Ao lado da busca essencial, o diálogo
requer igualmente uma atitude de humildade. A abertura ao outro exige esse
desprendimento, essa consciência da contingência e da vulnerabilidade. Como
indica Panikkar, “nenhum indivíduo, nenhum grupo humano, nem mesmo toda a
humanidade vivente em dado momento da história pode encarnar a medida absoluta
da verdade” (PANIKKAR, 2013, p. 149). Nada mais letal para o diálogo do que o
sentimento de superioridade, de hybris
arrogante ou de desprezo ainda que escamoteado. O diálogo requer esse
esvaziamento de si, essa kenosis,
para poder deixar valer o outro, esse deslocamento essencial, essa abertura de
coração.
Há também outra disposição importante, que envolve
a simpatia e a atenção para com o outro. Há que se lançar ao outro, expor-se ao
seu enigma e mistério com a cuidadosa aplicação do espírito. Estar atento e
vigilante para adentrar-se nas suas fronteiras, sintonizar-se com a sua vida.
Tem um toque de perigo e de risco nessa aventura, como bem descrito por Thomas
Merton: “Quando as cordas são largadas e o barco já não está mais preso à
terra, mas avança para o mar sem amarras, sem restrições! Não o mar da paixão,
pelo contrário, o mar da pureza e do amor sem preocupações” (HART; MONTALDO,
2001, p. 270). Simone Weil falava da “virtude milagrosa da simpatia”, caminho
essencial para adentrar-se no mundo interior do outro; e também da atenção,
como “a forma mais rara e mais pura da generosidade” (WEIL; BOUSQUET, 1994, p.

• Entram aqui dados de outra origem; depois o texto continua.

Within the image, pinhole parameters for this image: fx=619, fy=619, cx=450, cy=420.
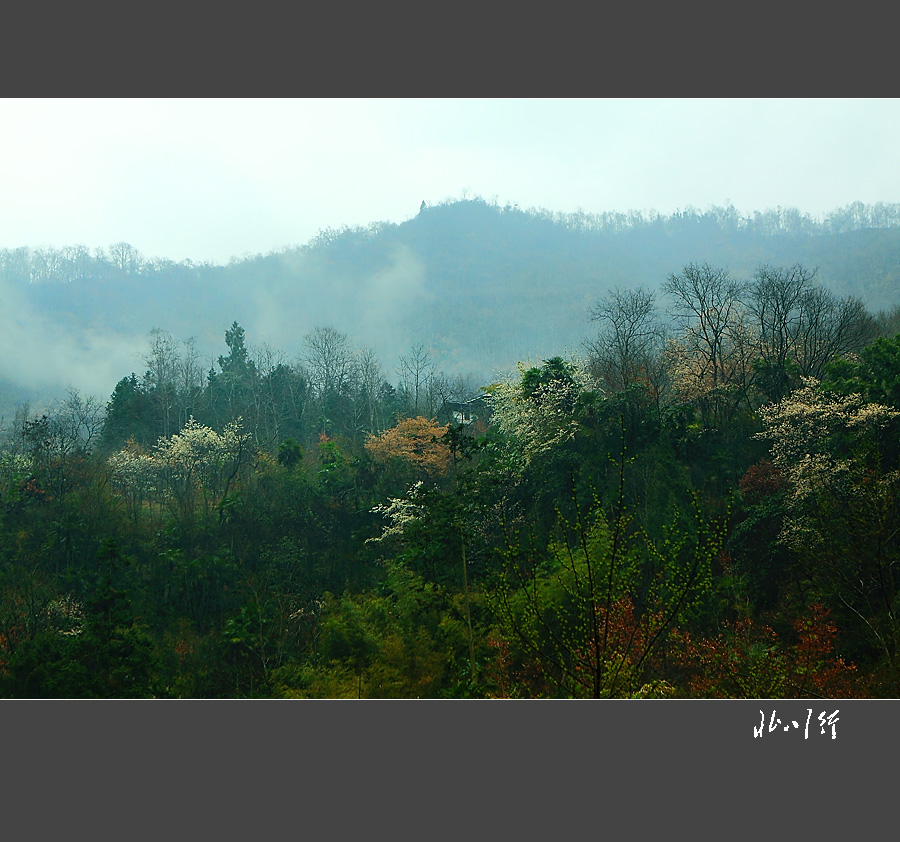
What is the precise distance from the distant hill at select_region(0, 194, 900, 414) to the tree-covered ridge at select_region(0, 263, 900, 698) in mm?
8691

13; WEIL, 2000, p. 113). Virtudes que são essenciais para o conhecimento do
outro a partir de dentro, quebrando as hierarquizações problemáticas. Ela
dizia, com acerto, que “aquele que conhece o segredo dos corações é o único que
conhece também o segredo das diferentes formas de fé” (WEIL, 2000, p. 113). A
atenção é porta de entrada para a hospitalidade.
3 O impacto da alteridade
A alteridade vem resguardada por um patrimônio
de mistério que se revela a cada momento, deixando a todo tempo uma
virtualidade a ser captada. Ela sempre desconcerta e seduz. Traduz
primeiramente o mistério da maravilha, que é fascínio e admiração. É quando a
alteridade apresenta-se de maneira substantiva e se dá o impacto com o outro,
com a sua inusitada e improgramável presença. É essa admiração que faculta o
estupor e aciona uma provocação inédita de desarme e abertura. Em sua preleção
sobre a metafísica, em 1929, Martin Heidegger sinaliza esse encontro com a
“estranheza do ente”. A admiração acontece justamente no momento em que essa
estranheza acossa o sujeito, levando à indagação e ao porquê (HEIDEGGER, 1969,
p. 43).
A presença do outro suscita não apenas
maravilha, mas também agonia, na medida em que sua presença provoca desconcerto
e um desvio do caminho seguro até então trilhado (FORTE, 1999, p. 61). É a
outra face da dinâmica da alteridade, que convoca à experiência do limite e da
fronteira, de auto-exposição ao mundo do outro. Os caminhos da hospitalidade
envolvem também esse processo de agonia e estranhamento. Isso foi apontado com
acerto pelo estudioso Alain Montandon, em precioso prefácio ao livro por ele
organizado (MONTANDON, 2011). Para tratar do tema, parte de uma indagação feita
por Ulisses na Odisseia, quando percorria os mares em aventuras que eram testes
de hospitalidade. Quando chegava a uma nova praia, defrontava-se sempre com uma
singular pergunta: “Vou encontrar brutos, selvagens sem justiça, ou homens
hospitaleiros, tementes aos deuses?” (HOMERO, 2011, XIII, vv. 200-2002). A hospitalidade era, assim, um
sinal de civilização e humanidade. Com base no clássico ensaio de Marcel Mauss
sobre a dádiva, Montandon indica que a hospitalidade não se reduz simplesmente
ao oferecimento de um abrigo ou repasto, mas revela-se como um “fenômeno social
total”. O que se partilha “não são apenas bens de consumo, mas cortesias,
banquetes, ritos, danças, festas” (MONTANDON, 2011, p. 32).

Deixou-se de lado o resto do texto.